+++ Trecho selecionado +++
Antes de qualquer coisa, vamos deixar claro: meus patrões são legais. Dentro do possível, nunca me sacanearam ou coisa parecida. Tenho algumas regalias e consigo algumas folgas para ver meu filho em Salvador. Por isso me sinto agora um herege. Um sacana.
Mas eis que, sendo eu um sujeito ingrato e merecedor de uma boa surra, venho aqui falar dos concorrentes. Pior até: venho elogiar. Sou cozinheiro. Tenho um emprego legal. Até o momento em que meus patrões resolverem ler este texto.
O Festival de Lençóis, na sua oitava bem sucedida edição, terá início dia 1 de setembro. Peças de teatro, apresentações de grupos folclóricos, Los Hermanos, Gerônimo (um clássico, até para mim que sou chegado num Ramones) e Gal Costa como atrações principais. Sem falar no Andrew Tosh, filho do lendário Peter. É uma época em que a cidade enche. Todo mundo se anima e vê chegar com suas mochilas um bocado de gente animadinha e faminta.
Ou você acha que agüenta vários dias sem comer decentemente?
Se a resposta for sim, faça sua inscrição para o ano que vem. Quem sabe como o tal artista faquir que jejuava num dos contos de Kafka (O Artista da Fome de 1924) .
Você quer comer. Melhor, você vai precisar comer. Isto é um fato. Então, por que não comer bem? Tem de todo tipo: asiática, contemporânea, simples e honesta, pizza, carne, natureba, mexicana, junkie food etc. Tem-se boa comida aqui. Diversa, alegre, diferente. E, como já estou atolado mesmo, venho aqui dar umas dicas úteis de como sobreviver nessa verdadeira selva de pedras (as simpáticas ruas são cheias delas).
Comecemos pelo café da manhã. Você tá de ressaca, meio chumbado ainda e afinzaço de tomar aquele banho de rio, ou conhecer aquela cachoeira linda da qual tanto te falaram. Caso sua hospedagem não inclua, eu indico um lugarzinho simplório mesmo, que fica na Rua das Pedras (nem se preocupe, esta rua você vai conhecer).
Com sete paus, a Dona Joaninha te serve café, suco, leite, pão, rosquinha de tapioca, beiju, panqueca, ovo e frutas. Eu falei sete reais! O rango demora um pouco e o espaço é pequeno mesmo. Mas vale. Acabo de vim de lá e te digo.
Caso fique em pousada ou hotel, é de bom tom acordar cedo. Não tô dizendo que vão tirar a mesa e te deixar na mão. Mas, como representante da classe, confesso que é irritante ter de esperar um ou outro hóspede retardatário, sendo que a gente também vai estar meio chumbado. Se sua opção for comprar coisinhas no mercado, leve grana. Aqui as coisas andam caras. Bananas, mamão e outras frutas podem faltar já que a feira acontece somente às segundas e sextas. E é raro encontrar frutas nos mercados.
+++
Instruções do exercício ::
Extraia do texto sobre Lençóis, sem qualquer alteração, o trecho que se inicia nas palavras "Com sete paus, a" e se encerra logo após as palavras "lá e te digo.". Para responder, baseie-se unicamente no texto sobre Lençóis.
+++ Material fornecido +++
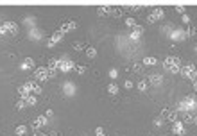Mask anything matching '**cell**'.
I'll list each match as a JSON object with an SVG mask.
<instances>
[{
    "instance_id": "35",
    "label": "cell",
    "mask_w": 197,
    "mask_h": 136,
    "mask_svg": "<svg viewBox=\"0 0 197 136\" xmlns=\"http://www.w3.org/2000/svg\"><path fill=\"white\" fill-rule=\"evenodd\" d=\"M124 88H126V90H131V88H133V81H129V79H127L126 82H124Z\"/></svg>"
},
{
    "instance_id": "32",
    "label": "cell",
    "mask_w": 197,
    "mask_h": 136,
    "mask_svg": "<svg viewBox=\"0 0 197 136\" xmlns=\"http://www.w3.org/2000/svg\"><path fill=\"white\" fill-rule=\"evenodd\" d=\"M95 136H106L104 129H102V127H97V129H95Z\"/></svg>"
},
{
    "instance_id": "20",
    "label": "cell",
    "mask_w": 197,
    "mask_h": 136,
    "mask_svg": "<svg viewBox=\"0 0 197 136\" xmlns=\"http://www.w3.org/2000/svg\"><path fill=\"white\" fill-rule=\"evenodd\" d=\"M167 118H169V122H172V124H174V122H179V113H178V111H170V115H169Z\"/></svg>"
},
{
    "instance_id": "29",
    "label": "cell",
    "mask_w": 197,
    "mask_h": 136,
    "mask_svg": "<svg viewBox=\"0 0 197 136\" xmlns=\"http://www.w3.org/2000/svg\"><path fill=\"white\" fill-rule=\"evenodd\" d=\"M27 108V104H25V100H18L16 102V109L20 111V109H25Z\"/></svg>"
},
{
    "instance_id": "11",
    "label": "cell",
    "mask_w": 197,
    "mask_h": 136,
    "mask_svg": "<svg viewBox=\"0 0 197 136\" xmlns=\"http://www.w3.org/2000/svg\"><path fill=\"white\" fill-rule=\"evenodd\" d=\"M47 70H50V72H57V70H59V59H56V57L48 59V68H47Z\"/></svg>"
},
{
    "instance_id": "17",
    "label": "cell",
    "mask_w": 197,
    "mask_h": 136,
    "mask_svg": "<svg viewBox=\"0 0 197 136\" xmlns=\"http://www.w3.org/2000/svg\"><path fill=\"white\" fill-rule=\"evenodd\" d=\"M22 100H25V104H27V106H30V108H32V106H36V102H38V99H36V95H32V93H30V95H29V97H25V99H22Z\"/></svg>"
},
{
    "instance_id": "41",
    "label": "cell",
    "mask_w": 197,
    "mask_h": 136,
    "mask_svg": "<svg viewBox=\"0 0 197 136\" xmlns=\"http://www.w3.org/2000/svg\"><path fill=\"white\" fill-rule=\"evenodd\" d=\"M34 136H47V134H43V133H39V131H34Z\"/></svg>"
},
{
    "instance_id": "37",
    "label": "cell",
    "mask_w": 197,
    "mask_h": 136,
    "mask_svg": "<svg viewBox=\"0 0 197 136\" xmlns=\"http://www.w3.org/2000/svg\"><path fill=\"white\" fill-rule=\"evenodd\" d=\"M74 47H75V50H77V52H79V50H82V48H84V45H82V43H75Z\"/></svg>"
},
{
    "instance_id": "23",
    "label": "cell",
    "mask_w": 197,
    "mask_h": 136,
    "mask_svg": "<svg viewBox=\"0 0 197 136\" xmlns=\"http://www.w3.org/2000/svg\"><path fill=\"white\" fill-rule=\"evenodd\" d=\"M86 56H88L90 59H93V57L97 56V48H95V47H88V48H86Z\"/></svg>"
},
{
    "instance_id": "27",
    "label": "cell",
    "mask_w": 197,
    "mask_h": 136,
    "mask_svg": "<svg viewBox=\"0 0 197 136\" xmlns=\"http://www.w3.org/2000/svg\"><path fill=\"white\" fill-rule=\"evenodd\" d=\"M154 16H156L158 20H161L163 18V14H165V11H163V9H154V13H152Z\"/></svg>"
},
{
    "instance_id": "36",
    "label": "cell",
    "mask_w": 197,
    "mask_h": 136,
    "mask_svg": "<svg viewBox=\"0 0 197 136\" xmlns=\"http://www.w3.org/2000/svg\"><path fill=\"white\" fill-rule=\"evenodd\" d=\"M181 20H183V23H190V16H188V14H183Z\"/></svg>"
},
{
    "instance_id": "31",
    "label": "cell",
    "mask_w": 197,
    "mask_h": 136,
    "mask_svg": "<svg viewBox=\"0 0 197 136\" xmlns=\"http://www.w3.org/2000/svg\"><path fill=\"white\" fill-rule=\"evenodd\" d=\"M109 77H111V79H117V77H118V70L111 68V70H109Z\"/></svg>"
},
{
    "instance_id": "3",
    "label": "cell",
    "mask_w": 197,
    "mask_h": 136,
    "mask_svg": "<svg viewBox=\"0 0 197 136\" xmlns=\"http://www.w3.org/2000/svg\"><path fill=\"white\" fill-rule=\"evenodd\" d=\"M181 75L185 77V79H188V81H195L197 79V70H195V66L194 65H185V66H181Z\"/></svg>"
},
{
    "instance_id": "43",
    "label": "cell",
    "mask_w": 197,
    "mask_h": 136,
    "mask_svg": "<svg viewBox=\"0 0 197 136\" xmlns=\"http://www.w3.org/2000/svg\"><path fill=\"white\" fill-rule=\"evenodd\" d=\"M195 81H197V79H195Z\"/></svg>"
},
{
    "instance_id": "8",
    "label": "cell",
    "mask_w": 197,
    "mask_h": 136,
    "mask_svg": "<svg viewBox=\"0 0 197 136\" xmlns=\"http://www.w3.org/2000/svg\"><path fill=\"white\" fill-rule=\"evenodd\" d=\"M172 134L174 136H183L185 134V124L183 122H174L172 124Z\"/></svg>"
},
{
    "instance_id": "5",
    "label": "cell",
    "mask_w": 197,
    "mask_h": 136,
    "mask_svg": "<svg viewBox=\"0 0 197 136\" xmlns=\"http://www.w3.org/2000/svg\"><path fill=\"white\" fill-rule=\"evenodd\" d=\"M75 68V63L74 61H70V59H61L59 61V72H63V74H68V72H72Z\"/></svg>"
},
{
    "instance_id": "1",
    "label": "cell",
    "mask_w": 197,
    "mask_h": 136,
    "mask_svg": "<svg viewBox=\"0 0 197 136\" xmlns=\"http://www.w3.org/2000/svg\"><path fill=\"white\" fill-rule=\"evenodd\" d=\"M163 66H165V70L172 72V74H178V72L181 70L179 57H176V56H167V57H165V61H163Z\"/></svg>"
},
{
    "instance_id": "34",
    "label": "cell",
    "mask_w": 197,
    "mask_h": 136,
    "mask_svg": "<svg viewBox=\"0 0 197 136\" xmlns=\"http://www.w3.org/2000/svg\"><path fill=\"white\" fill-rule=\"evenodd\" d=\"M75 70H77V74H86V66H75Z\"/></svg>"
},
{
    "instance_id": "19",
    "label": "cell",
    "mask_w": 197,
    "mask_h": 136,
    "mask_svg": "<svg viewBox=\"0 0 197 136\" xmlns=\"http://www.w3.org/2000/svg\"><path fill=\"white\" fill-rule=\"evenodd\" d=\"M18 93H20V97H22V99H25V97H29V95H30V91L25 88V84L18 88Z\"/></svg>"
},
{
    "instance_id": "28",
    "label": "cell",
    "mask_w": 197,
    "mask_h": 136,
    "mask_svg": "<svg viewBox=\"0 0 197 136\" xmlns=\"http://www.w3.org/2000/svg\"><path fill=\"white\" fill-rule=\"evenodd\" d=\"M126 25H127V27H134V25H136V20H134L133 16L126 18Z\"/></svg>"
},
{
    "instance_id": "42",
    "label": "cell",
    "mask_w": 197,
    "mask_h": 136,
    "mask_svg": "<svg viewBox=\"0 0 197 136\" xmlns=\"http://www.w3.org/2000/svg\"><path fill=\"white\" fill-rule=\"evenodd\" d=\"M194 124H197V117H194Z\"/></svg>"
},
{
    "instance_id": "30",
    "label": "cell",
    "mask_w": 197,
    "mask_h": 136,
    "mask_svg": "<svg viewBox=\"0 0 197 136\" xmlns=\"http://www.w3.org/2000/svg\"><path fill=\"white\" fill-rule=\"evenodd\" d=\"M156 22H160V20L154 16V14H149V16H147V23H156Z\"/></svg>"
},
{
    "instance_id": "2",
    "label": "cell",
    "mask_w": 197,
    "mask_h": 136,
    "mask_svg": "<svg viewBox=\"0 0 197 136\" xmlns=\"http://www.w3.org/2000/svg\"><path fill=\"white\" fill-rule=\"evenodd\" d=\"M195 106H197V104H195V99L194 97H185L178 104V113H190Z\"/></svg>"
},
{
    "instance_id": "25",
    "label": "cell",
    "mask_w": 197,
    "mask_h": 136,
    "mask_svg": "<svg viewBox=\"0 0 197 136\" xmlns=\"http://www.w3.org/2000/svg\"><path fill=\"white\" fill-rule=\"evenodd\" d=\"M183 124H194V115L192 113H186L185 118H183Z\"/></svg>"
},
{
    "instance_id": "22",
    "label": "cell",
    "mask_w": 197,
    "mask_h": 136,
    "mask_svg": "<svg viewBox=\"0 0 197 136\" xmlns=\"http://www.w3.org/2000/svg\"><path fill=\"white\" fill-rule=\"evenodd\" d=\"M15 133H16V136H25L27 134V125H18Z\"/></svg>"
},
{
    "instance_id": "9",
    "label": "cell",
    "mask_w": 197,
    "mask_h": 136,
    "mask_svg": "<svg viewBox=\"0 0 197 136\" xmlns=\"http://www.w3.org/2000/svg\"><path fill=\"white\" fill-rule=\"evenodd\" d=\"M63 36H65V32H63V30H61V29H59V30H56V32L52 34V38L48 39V47L52 48V47H54V45L57 43V41H61V39H63Z\"/></svg>"
},
{
    "instance_id": "6",
    "label": "cell",
    "mask_w": 197,
    "mask_h": 136,
    "mask_svg": "<svg viewBox=\"0 0 197 136\" xmlns=\"http://www.w3.org/2000/svg\"><path fill=\"white\" fill-rule=\"evenodd\" d=\"M34 79L39 81V82H43V81H48V70L45 66H39L34 70Z\"/></svg>"
},
{
    "instance_id": "4",
    "label": "cell",
    "mask_w": 197,
    "mask_h": 136,
    "mask_svg": "<svg viewBox=\"0 0 197 136\" xmlns=\"http://www.w3.org/2000/svg\"><path fill=\"white\" fill-rule=\"evenodd\" d=\"M18 32V25L15 22H4L0 25V34L2 36H9V34H16Z\"/></svg>"
},
{
    "instance_id": "16",
    "label": "cell",
    "mask_w": 197,
    "mask_h": 136,
    "mask_svg": "<svg viewBox=\"0 0 197 136\" xmlns=\"http://www.w3.org/2000/svg\"><path fill=\"white\" fill-rule=\"evenodd\" d=\"M75 27H77V23H75V22H66V23H63V25H61V30H63V32L66 34L68 30H72V29H75Z\"/></svg>"
},
{
    "instance_id": "40",
    "label": "cell",
    "mask_w": 197,
    "mask_h": 136,
    "mask_svg": "<svg viewBox=\"0 0 197 136\" xmlns=\"http://www.w3.org/2000/svg\"><path fill=\"white\" fill-rule=\"evenodd\" d=\"M47 117H48V118H50V117H54V111H52V109H48V111H47Z\"/></svg>"
},
{
    "instance_id": "39",
    "label": "cell",
    "mask_w": 197,
    "mask_h": 136,
    "mask_svg": "<svg viewBox=\"0 0 197 136\" xmlns=\"http://www.w3.org/2000/svg\"><path fill=\"white\" fill-rule=\"evenodd\" d=\"M163 124V120H161V117L160 118H156V120H154V125H161Z\"/></svg>"
},
{
    "instance_id": "26",
    "label": "cell",
    "mask_w": 197,
    "mask_h": 136,
    "mask_svg": "<svg viewBox=\"0 0 197 136\" xmlns=\"http://www.w3.org/2000/svg\"><path fill=\"white\" fill-rule=\"evenodd\" d=\"M109 11H111V7H99L97 9V13L102 16V14H109Z\"/></svg>"
},
{
    "instance_id": "10",
    "label": "cell",
    "mask_w": 197,
    "mask_h": 136,
    "mask_svg": "<svg viewBox=\"0 0 197 136\" xmlns=\"http://www.w3.org/2000/svg\"><path fill=\"white\" fill-rule=\"evenodd\" d=\"M149 82L152 86H160L161 82H163V75H160V74H151L149 75Z\"/></svg>"
},
{
    "instance_id": "15",
    "label": "cell",
    "mask_w": 197,
    "mask_h": 136,
    "mask_svg": "<svg viewBox=\"0 0 197 136\" xmlns=\"http://www.w3.org/2000/svg\"><path fill=\"white\" fill-rule=\"evenodd\" d=\"M32 66H34V59H30V57L24 59V63L20 65V68H22V70H29V68H32Z\"/></svg>"
},
{
    "instance_id": "14",
    "label": "cell",
    "mask_w": 197,
    "mask_h": 136,
    "mask_svg": "<svg viewBox=\"0 0 197 136\" xmlns=\"http://www.w3.org/2000/svg\"><path fill=\"white\" fill-rule=\"evenodd\" d=\"M142 30H143L142 27H134V29L131 30V36H129V38H131V39H134V41H136V39H140V36H142Z\"/></svg>"
},
{
    "instance_id": "12",
    "label": "cell",
    "mask_w": 197,
    "mask_h": 136,
    "mask_svg": "<svg viewBox=\"0 0 197 136\" xmlns=\"http://www.w3.org/2000/svg\"><path fill=\"white\" fill-rule=\"evenodd\" d=\"M63 88H65V95H68V97H72V95L75 93V86L72 84V82H65Z\"/></svg>"
},
{
    "instance_id": "24",
    "label": "cell",
    "mask_w": 197,
    "mask_h": 136,
    "mask_svg": "<svg viewBox=\"0 0 197 136\" xmlns=\"http://www.w3.org/2000/svg\"><path fill=\"white\" fill-rule=\"evenodd\" d=\"M172 38H174V39H185V38H186V34L183 32V30H174Z\"/></svg>"
},
{
    "instance_id": "33",
    "label": "cell",
    "mask_w": 197,
    "mask_h": 136,
    "mask_svg": "<svg viewBox=\"0 0 197 136\" xmlns=\"http://www.w3.org/2000/svg\"><path fill=\"white\" fill-rule=\"evenodd\" d=\"M127 9H129L131 13H140L142 11V7H138V6H133V7H127Z\"/></svg>"
},
{
    "instance_id": "18",
    "label": "cell",
    "mask_w": 197,
    "mask_h": 136,
    "mask_svg": "<svg viewBox=\"0 0 197 136\" xmlns=\"http://www.w3.org/2000/svg\"><path fill=\"white\" fill-rule=\"evenodd\" d=\"M108 93H109V95H117V93H118V86L115 84V82L108 84Z\"/></svg>"
},
{
    "instance_id": "21",
    "label": "cell",
    "mask_w": 197,
    "mask_h": 136,
    "mask_svg": "<svg viewBox=\"0 0 197 136\" xmlns=\"http://www.w3.org/2000/svg\"><path fill=\"white\" fill-rule=\"evenodd\" d=\"M136 86H138L140 91H147V88H149V84H147V81H145V79H140Z\"/></svg>"
},
{
    "instance_id": "7",
    "label": "cell",
    "mask_w": 197,
    "mask_h": 136,
    "mask_svg": "<svg viewBox=\"0 0 197 136\" xmlns=\"http://www.w3.org/2000/svg\"><path fill=\"white\" fill-rule=\"evenodd\" d=\"M47 122H48V120H47L45 117H36V118L32 120V124H30V127H32L34 131H39L43 125H47Z\"/></svg>"
},
{
    "instance_id": "38",
    "label": "cell",
    "mask_w": 197,
    "mask_h": 136,
    "mask_svg": "<svg viewBox=\"0 0 197 136\" xmlns=\"http://www.w3.org/2000/svg\"><path fill=\"white\" fill-rule=\"evenodd\" d=\"M176 11L181 13V14H185V7H183V6H178V7H176Z\"/></svg>"
},
{
    "instance_id": "13",
    "label": "cell",
    "mask_w": 197,
    "mask_h": 136,
    "mask_svg": "<svg viewBox=\"0 0 197 136\" xmlns=\"http://www.w3.org/2000/svg\"><path fill=\"white\" fill-rule=\"evenodd\" d=\"M143 65L145 66H156L158 65V59L152 57V56H147V57H143Z\"/></svg>"
}]
</instances>
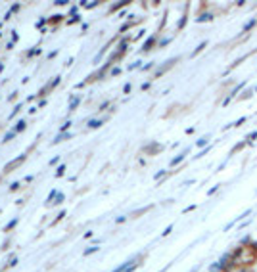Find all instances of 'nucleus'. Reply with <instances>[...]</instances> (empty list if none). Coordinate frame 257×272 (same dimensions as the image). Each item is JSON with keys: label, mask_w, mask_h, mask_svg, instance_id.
<instances>
[{"label": "nucleus", "mask_w": 257, "mask_h": 272, "mask_svg": "<svg viewBox=\"0 0 257 272\" xmlns=\"http://www.w3.org/2000/svg\"><path fill=\"white\" fill-rule=\"evenodd\" d=\"M182 157H184V153H181V155H178V157H175V159H173V161H171V165H173V167H175V165H178V163H181V161H182Z\"/></svg>", "instance_id": "nucleus-1"}, {"label": "nucleus", "mask_w": 257, "mask_h": 272, "mask_svg": "<svg viewBox=\"0 0 257 272\" xmlns=\"http://www.w3.org/2000/svg\"><path fill=\"white\" fill-rule=\"evenodd\" d=\"M255 25V19H251V21H249V23L248 25H244V31H248V29H251V27Z\"/></svg>", "instance_id": "nucleus-2"}, {"label": "nucleus", "mask_w": 257, "mask_h": 272, "mask_svg": "<svg viewBox=\"0 0 257 272\" xmlns=\"http://www.w3.org/2000/svg\"><path fill=\"white\" fill-rule=\"evenodd\" d=\"M255 90H257V88H255Z\"/></svg>", "instance_id": "nucleus-3"}]
</instances>
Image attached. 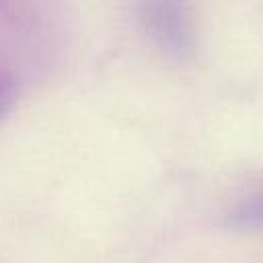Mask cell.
Segmentation results:
<instances>
[{
    "instance_id": "obj_1",
    "label": "cell",
    "mask_w": 263,
    "mask_h": 263,
    "mask_svg": "<svg viewBox=\"0 0 263 263\" xmlns=\"http://www.w3.org/2000/svg\"><path fill=\"white\" fill-rule=\"evenodd\" d=\"M140 18L150 39L173 60L185 62L195 51V33L189 10L179 2H148L140 6Z\"/></svg>"
},
{
    "instance_id": "obj_2",
    "label": "cell",
    "mask_w": 263,
    "mask_h": 263,
    "mask_svg": "<svg viewBox=\"0 0 263 263\" xmlns=\"http://www.w3.org/2000/svg\"><path fill=\"white\" fill-rule=\"evenodd\" d=\"M228 222L236 228H261L263 226V191L240 201L228 214Z\"/></svg>"
},
{
    "instance_id": "obj_3",
    "label": "cell",
    "mask_w": 263,
    "mask_h": 263,
    "mask_svg": "<svg viewBox=\"0 0 263 263\" xmlns=\"http://www.w3.org/2000/svg\"><path fill=\"white\" fill-rule=\"evenodd\" d=\"M14 97H16V90H14V80L12 76L0 68V117H4L12 103H14Z\"/></svg>"
}]
</instances>
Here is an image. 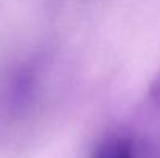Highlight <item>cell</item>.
Masks as SVG:
<instances>
[{"mask_svg":"<svg viewBox=\"0 0 160 158\" xmlns=\"http://www.w3.org/2000/svg\"><path fill=\"white\" fill-rule=\"evenodd\" d=\"M92 158H137V155L128 140L113 138L103 143Z\"/></svg>","mask_w":160,"mask_h":158,"instance_id":"obj_1","label":"cell"},{"mask_svg":"<svg viewBox=\"0 0 160 158\" xmlns=\"http://www.w3.org/2000/svg\"><path fill=\"white\" fill-rule=\"evenodd\" d=\"M149 95L157 104H160V71L156 74V78L149 85Z\"/></svg>","mask_w":160,"mask_h":158,"instance_id":"obj_2","label":"cell"}]
</instances>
+++
Resultado da tarefa ::
Com sete paus, a Dona Joaninha te serve café, suco, leite, pão, rosquinha de tapioca, beiju, panqueca, ovo e frutas. Eu falei sete reais! O rango demora um pouco e o espaço é pequeno mesmo. Mas vale. Acabo de vim de lá e te digo.